Chocolate

Chocolate

The chocolate is produced from the seed of the tropical theobroma cacao tree. Cacao has been cultivated for at least three millennia in Mexico, Central America and Southern South America. Its earliest documented use is around 1100 BC. The majority of the Mesoamerican people made chocolate beverages, including the Aztecs, who made it into a beverage known as xocolātl, a word meaning “bitter water”. The seeds of the cacao tree have an intense bitter taste, and must be fermented to develop the flavor.

Chocolate has become one of the most popular food types and flavors in the world, and a vast number of foodstuffs involving chocolate have been created, like chocolate chip cookies, which have become very common, and very popular, in most parts of Europe and North America. Gifts of chocolate molded into different shapes have become traditional on certain holidays. Chocolate is also used in cold and hot beverages, to produce chocolate milk and hot chocolate. (See Spiced Hot Chocolate recipe)

Chocolate makes you live longer. Researchers at Harvard University in the U.S. studied 8,000 men for 65 years and found that those who ate modest amounts of chocolate up to three times a month, lived almost a year longer than those who didn’t eat any. They concluded that this is likely to be due to the fact that cocoa contains antioxidants called polyphenols, also found in red wine, which prevent the oxidation of harmful cholesterol. Antioxidants are also known to protect against cancer.

Chocolate is good for stress. This is thought to be because it contains valeric acid, which is a relaxant and tranquilliser. Also, the sugar in chocolate may reduce stress – sugar has been shown to have a calming and pain-relieving effect on babies and animals because sweet tastes activate the opiate-like substances in our brain.

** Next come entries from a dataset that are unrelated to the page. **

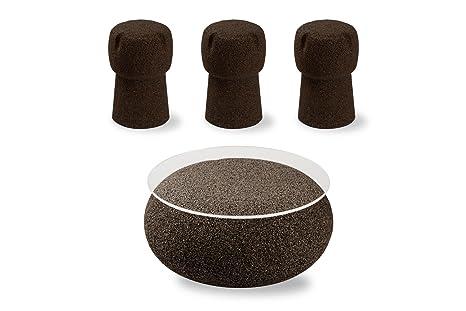 Greencorks combinazione tavolo nepal con 3 sgabelli corkpouf h 45
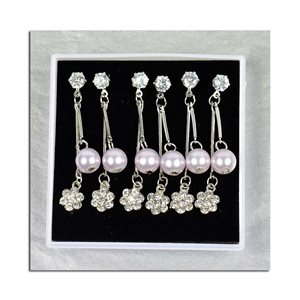 Box of 3p Earring Drop Earrings Cubic Zirconia L45mm 75630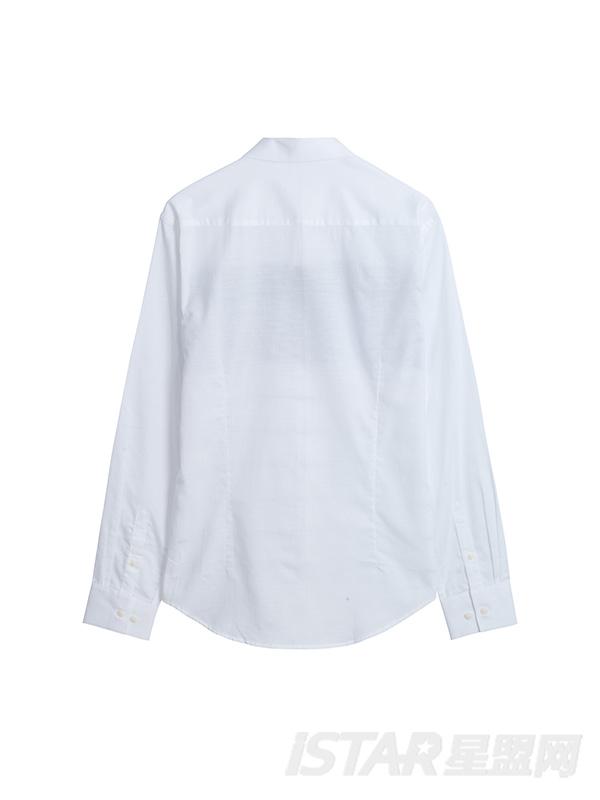 长袖色织条纹衬衫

We all know that chocolate makes us feel better. There are a number of scientific reasons for this. The smell of chocolate has been found to slow down brain waves, making us feel calm. Most of the time our brains are dominated by beta waves – normal waking frequency. When our brain activity slows to alpha waves, we experience a pleasant feeling of calm but alert relaxation.

Also, because most of us find eating chocolate so pleasurable, we release endorphins (also released during sex) in the brain. These have similar pharmacological actions as morphine, acting as pain-relievers and giving us a sense of wellbeing.

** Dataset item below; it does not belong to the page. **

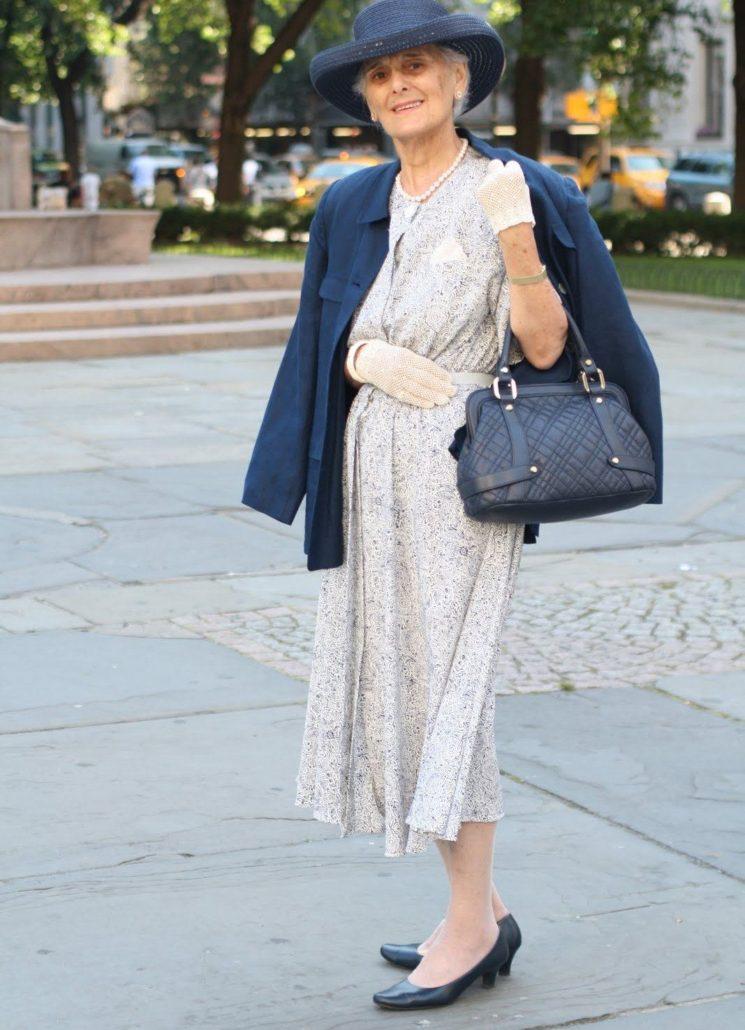 Мода для взрослых женщин, люди трахаются с длинными членами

Chocolate does not give you spots. Although many teenagers blame chocolate for their acne, there’s no scientific data to confirm this link. Scientists at Missouri University even gave spot-prone subjects chocolate to eat and observed their skin for the next week – with no effect.

Nutritionists say that chocolate does not make you put on weight. You can’t blame any single food on weight gain. So long as you don’t eat more calories than you burn off, you won’t get fat.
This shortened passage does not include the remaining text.